#### TRAVAIL À RÉALISER:
Dans l'extrait ci-dessous sur l'accord en tempérament égal, recopiez mot pour mot le passage allant de « LES HAUTEURS ALÉATOIRES » jusqu'à « l'écoute, pourrait-on dire ! ».

#### EXTRAIT PROPOSÉ:
________________________

TECHNIQUE ET MAO



POURQUOI DOUZE NOTES PAR OCTAVE ? (LE PRINCIPE DE L'ACCORD EN TEMPÉRAMENT ÉGAL)

Les instruments à clavier offrent l'avantage de pouvoir repérer le nom des notes aisément grâce à la disposition de leurs touches. Il est difficile de ne pas remarquer visuellement que douze touches (sept blanches et quatre noires) sont reconduites à plusieurs reprises sur l'étendue du clavier pour couvrir toutes les octaves présentes. Partant de là, une question se pose : « Pourquoi seulement douze notes ? Pourquoi pas dix, seize ou davantage ? »


LES HAUTEURS ALÉATOIRES

Le piano demeure un instrument conçu dès le départ pour être dans la continuité de ses aïeux, tels le clavecin et l'orgue. Tout comme la flûte traversière ou la guitare, le piano doit servir la musique occidentale et ses modes. Son accord repose ainsi sur un étalonnage précis lié à des rapports de fréquences. Pour autant, l'accord, tel que nous l'entendons, a-t-il été choisi pour sa couleur agréable à l’oreille ? Pas précisément, du moins sa « formule » est parvenue à s'installer durablement en acclimatant nos oreilles aux « valeurs » de la culture occidentale. C'est comme une vérité avec laquelle il est difficile d'échapper depuis le plus jeune âge... Une question d'éducation et de conditionnement par l'écoute, pourrait-on dire !

© rawpixel.com – La mise en lumière des sons de la nature nous révèle que ceux-ci ne sonnent jamais faux à nos oreilles !

________________________

#### DONNÉES FOURNIES:
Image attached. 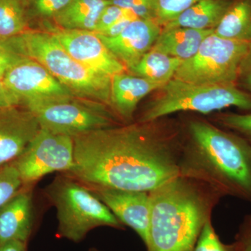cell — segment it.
<instances>
[{"label": "cell", "mask_w": 251, "mask_h": 251, "mask_svg": "<svg viewBox=\"0 0 251 251\" xmlns=\"http://www.w3.org/2000/svg\"><path fill=\"white\" fill-rule=\"evenodd\" d=\"M214 120L223 128L240 135L251 145V112H221L216 115Z\"/></svg>", "instance_id": "cell-24"}, {"label": "cell", "mask_w": 251, "mask_h": 251, "mask_svg": "<svg viewBox=\"0 0 251 251\" xmlns=\"http://www.w3.org/2000/svg\"><path fill=\"white\" fill-rule=\"evenodd\" d=\"M165 118L74 137V166L62 174L87 186L152 191L180 175L181 126Z\"/></svg>", "instance_id": "cell-1"}, {"label": "cell", "mask_w": 251, "mask_h": 251, "mask_svg": "<svg viewBox=\"0 0 251 251\" xmlns=\"http://www.w3.org/2000/svg\"><path fill=\"white\" fill-rule=\"evenodd\" d=\"M21 175L14 163L0 168V208L25 189Z\"/></svg>", "instance_id": "cell-23"}, {"label": "cell", "mask_w": 251, "mask_h": 251, "mask_svg": "<svg viewBox=\"0 0 251 251\" xmlns=\"http://www.w3.org/2000/svg\"><path fill=\"white\" fill-rule=\"evenodd\" d=\"M251 43L229 40L214 32L204 39L193 57L185 60L174 78L205 85L236 84Z\"/></svg>", "instance_id": "cell-7"}, {"label": "cell", "mask_w": 251, "mask_h": 251, "mask_svg": "<svg viewBox=\"0 0 251 251\" xmlns=\"http://www.w3.org/2000/svg\"><path fill=\"white\" fill-rule=\"evenodd\" d=\"M124 226L133 229L147 245L151 198L150 192L87 186Z\"/></svg>", "instance_id": "cell-12"}, {"label": "cell", "mask_w": 251, "mask_h": 251, "mask_svg": "<svg viewBox=\"0 0 251 251\" xmlns=\"http://www.w3.org/2000/svg\"><path fill=\"white\" fill-rule=\"evenodd\" d=\"M27 243L14 241L0 245V251H27Z\"/></svg>", "instance_id": "cell-34"}, {"label": "cell", "mask_w": 251, "mask_h": 251, "mask_svg": "<svg viewBox=\"0 0 251 251\" xmlns=\"http://www.w3.org/2000/svg\"><path fill=\"white\" fill-rule=\"evenodd\" d=\"M148 251H193L222 198L210 186L179 176L150 191Z\"/></svg>", "instance_id": "cell-3"}, {"label": "cell", "mask_w": 251, "mask_h": 251, "mask_svg": "<svg viewBox=\"0 0 251 251\" xmlns=\"http://www.w3.org/2000/svg\"><path fill=\"white\" fill-rule=\"evenodd\" d=\"M180 126V175L205 183L222 197L251 202V144L198 117Z\"/></svg>", "instance_id": "cell-2"}, {"label": "cell", "mask_w": 251, "mask_h": 251, "mask_svg": "<svg viewBox=\"0 0 251 251\" xmlns=\"http://www.w3.org/2000/svg\"><path fill=\"white\" fill-rule=\"evenodd\" d=\"M109 0H71L53 21L59 29L94 31Z\"/></svg>", "instance_id": "cell-19"}, {"label": "cell", "mask_w": 251, "mask_h": 251, "mask_svg": "<svg viewBox=\"0 0 251 251\" xmlns=\"http://www.w3.org/2000/svg\"><path fill=\"white\" fill-rule=\"evenodd\" d=\"M161 30V26L156 21L138 18L118 35L108 37L97 34L128 70L152 49Z\"/></svg>", "instance_id": "cell-14"}, {"label": "cell", "mask_w": 251, "mask_h": 251, "mask_svg": "<svg viewBox=\"0 0 251 251\" xmlns=\"http://www.w3.org/2000/svg\"><path fill=\"white\" fill-rule=\"evenodd\" d=\"M201 0H158L156 22L163 27Z\"/></svg>", "instance_id": "cell-25"}, {"label": "cell", "mask_w": 251, "mask_h": 251, "mask_svg": "<svg viewBox=\"0 0 251 251\" xmlns=\"http://www.w3.org/2000/svg\"><path fill=\"white\" fill-rule=\"evenodd\" d=\"M233 0H201L162 28L214 30Z\"/></svg>", "instance_id": "cell-18"}, {"label": "cell", "mask_w": 251, "mask_h": 251, "mask_svg": "<svg viewBox=\"0 0 251 251\" xmlns=\"http://www.w3.org/2000/svg\"><path fill=\"white\" fill-rule=\"evenodd\" d=\"M6 86L26 108L77 97L39 62L25 57L5 74Z\"/></svg>", "instance_id": "cell-10"}, {"label": "cell", "mask_w": 251, "mask_h": 251, "mask_svg": "<svg viewBox=\"0 0 251 251\" xmlns=\"http://www.w3.org/2000/svg\"><path fill=\"white\" fill-rule=\"evenodd\" d=\"M214 33L229 40L251 43V0H233Z\"/></svg>", "instance_id": "cell-20"}, {"label": "cell", "mask_w": 251, "mask_h": 251, "mask_svg": "<svg viewBox=\"0 0 251 251\" xmlns=\"http://www.w3.org/2000/svg\"><path fill=\"white\" fill-rule=\"evenodd\" d=\"M25 57L18 53L7 41L0 40V77H4L11 68Z\"/></svg>", "instance_id": "cell-30"}, {"label": "cell", "mask_w": 251, "mask_h": 251, "mask_svg": "<svg viewBox=\"0 0 251 251\" xmlns=\"http://www.w3.org/2000/svg\"><path fill=\"white\" fill-rule=\"evenodd\" d=\"M232 245L233 251H251V213L243 220Z\"/></svg>", "instance_id": "cell-31"}, {"label": "cell", "mask_w": 251, "mask_h": 251, "mask_svg": "<svg viewBox=\"0 0 251 251\" xmlns=\"http://www.w3.org/2000/svg\"><path fill=\"white\" fill-rule=\"evenodd\" d=\"M27 108L41 128L73 138L122 125L108 105L77 97L34 104Z\"/></svg>", "instance_id": "cell-8"}, {"label": "cell", "mask_w": 251, "mask_h": 251, "mask_svg": "<svg viewBox=\"0 0 251 251\" xmlns=\"http://www.w3.org/2000/svg\"><path fill=\"white\" fill-rule=\"evenodd\" d=\"M110 4L130 10L139 18L156 21L158 0H109Z\"/></svg>", "instance_id": "cell-27"}, {"label": "cell", "mask_w": 251, "mask_h": 251, "mask_svg": "<svg viewBox=\"0 0 251 251\" xmlns=\"http://www.w3.org/2000/svg\"><path fill=\"white\" fill-rule=\"evenodd\" d=\"M29 0H0V40L27 30Z\"/></svg>", "instance_id": "cell-22"}, {"label": "cell", "mask_w": 251, "mask_h": 251, "mask_svg": "<svg viewBox=\"0 0 251 251\" xmlns=\"http://www.w3.org/2000/svg\"><path fill=\"white\" fill-rule=\"evenodd\" d=\"M34 221L32 196L25 188L0 208V245L14 241L27 243Z\"/></svg>", "instance_id": "cell-16"}, {"label": "cell", "mask_w": 251, "mask_h": 251, "mask_svg": "<svg viewBox=\"0 0 251 251\" xmlns=\"http://www.w3.org/2000/svg\"><path fill=\"white\" fill-rule=\"evenodd\" d=\"M184 61L151 49L128 71L133 75L158 83H167L174 77Z\"/></svg>", "instance_id": "cell-21"}, {"label": "cell", "mask_w": 251, "mask_h": 251, "mask_svg": "<svg viewBox=\"0 0 251 251\" xmlns=\"http://www.w3.org/2000/svg\"><path fill=\"white\" fill-rule=\"evenodd\" d=\"M6 41L18 53L44 66L77 97L110 107L111 78L77 62L52 33L27 29Z\"/></svg>", "instance_id": "cell-4"}, {"label": "cell", "mask_w": 251, "mask_h": 251, "mask_svg": "<svg viewBox=\"0 0 251 251\" xmlns=\"http://www.w3.org/2000/svg\"><path fill=\"white\" fill-rule=\"evenodd\" d=\"M236 85L248 93H251V51L241 66Z\"/></svg>", "instance_id": "cell-32"}, {"label": "cell", "mask_w": 251, "mask_h": 251, "mask_svg": "<svg viewBox=\"0 0 251 251\" xmlns=\"http://www.w3.org/2000/svg\"><path fill=\"white\" fill-rule=\"evenodd\" d=\"M128 11L129 10L124 9L110 3L104 8L93 31L97 34H102L103 31L111 27L112 25L125 16Z\"/></svg>", "instance_id": "cell-29"}, {"label": "cell", "mask_w": 251, "mask_h": 251, "mask_svg": "<svg viewBox=\"0 0 251 251\" xmlns=\"http://www.w3.org/2000/svg\"><path fill=\"white\" fill-rule=\"evenodd\" d=\"M13 163L25 186L54 172L67 173L74 166V138L41 128L22 154Z\"/></svg>", "instance_id": "cell-9"}, {"label": "cell", "mask_w": 251, "mask_h": 251, "mask_svg": "<svg viewBox=\"0 0 251 251\" xmlns=\"http://www.w3.org/2000/svg\"><path fill=\"white\" fill-rule=\"evenodd\" d=\"M45 194L57 210L60 237L77 243L96 227L125 229L90 188L71 176H57L46 187Z\"/></svg>", "instance_id": "cell-6"}, {"label": "cell", "mask_w": 251, "mask_h": 251, "mask_svg": "<svg viewBox=\"0 0 251 251\" xmlns=\"http://www.w3.org/2000/svg\"><path fill=\"white\" fill-rule=\"evenodd\" d=\"M71 0H29V19L52 18L66 7Z\"/></svg>", "instance_id": "cell-28"}, {"label": "cell", "mask_w": 251, "mask_h": 251, "mask_svg": "<svg viewBox=\"0 0 251 251\" xmlns=\"http://www.w3.org/2000/svg\"><path fill=\"white\" fill-rule=\"evenodd\" d=\"M52 34L68 53L85 67L104 76L112 77L127 69L93 31L59 29Z\"/></svg>", "instance_id": "cell-11"}, {"label": "cell", "mask_w": 251, "mask_h": 251, "mask_svg": "<svg viewBox=\"0 0 251 251\" xmlns=\"http://www.w3.org/2000/svg\"><path fill=\"white\" fill-rule=\"evenodd\" d=\"M20 105H22L21 100L6 86L4 77H0V109Z\"/></svg>", "instance_id": "cell-33"}, {"label": "cell", "mask_w": 251, "mask_h": 251, "mask_svg": "<svg viewBox=\"0 0 251 251\" xmlns=\"http://www.w3.org/2000/svg\"><path fill=\"white\" fill-rule=\"evenodd\" d=\"M163 85L126 72L117 74L111 79L110 109L125 125L132 123L140 100Z\"/></svg>", "instance_id": "cell-15"}, {"label": "cell", "mask_w": 251, "mask_h": 251, "mask_svg": "<svg viewBox=\"0 0 251 251\" xmlns=\"http://www.w3.org/2000/svg\"><path fill=\"white\" fill-rule=\"evenodd\" d=\"M211 219L208 220L203 226L193 251H233L232 244L227 245L221 242Z\"/></svg>", "instance_id": "cell-26"}, {"label": "cell", "mask_w": 251, "mask_h": 251, "mask_svg": "<svg viewBox=\"0 0 251 251\" xmlns=\"http://www.w3.org/2000/svg\"><path fill=\"white\" fill-rule=\"evenodd\" d=\"M158 91L137 122L156 121L176 112L207 115L230 107L251 111V94L236 84H196L173 77Z\"/></svg>", "instance_id": "cell-5"}, {"label": "cell", "mask_w": 251, "mask_h": 251, "mask_svg": "<svg viewBox=\"0 0 251 251\" xmlns=\"http://www.w3.org/2000/svg\"><path fill=\"white\" fill-rule=\"evenodd\" d=\"M214 30L187 27L162 28L152 50L185 61L198 52L201 44Z\"/></svg>", "instance_id": "cell-17"}, {"label": "cell", "mask_w": 251, "mask_h": 251, "mask_svg": "<svg viewBox=\"0 0 251 251\" xmlns=\"http://www.w3.org/2000/svg\"><path fill=\"white\" fill-rule=\"evenodd\" d=\"M40 129L34 114L24 105L0 109V168L16 161Z\"/></svg>", "instance_id": "cell-13"}]
</instances>
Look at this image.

________________________

#### RÉPONSE PROPOSÉE:
LES HAUTEURS ALÉATOIRES

Le piano demeure un instrument conçu dès le départ pour être dans la continuité de ses aïeux, tels le clavecin et l'orgue. Tout comme la flûte traversière ou la guitare, le piano doit servir la musique occidentale et ses modes. Son accord repose ainsi sur un étalonnage précis lié à des rapports de fréquences. Pour autant, l'accord, tel que nous l'entendons, a-t-il été choisi pour sa couleur agréable à l’oreille ? Pas précisément, du moins sa « formule » est parvenue à s'installer durablement en acclimatant nos oreilles aux « valeurs » de la culture occidentale. C'est comme une vérité avec laquelle il est difficile d'échapper depuis le plus jeune âge... Une question d'éducation et de conditionnement par l'écoute, pourrait-on dire !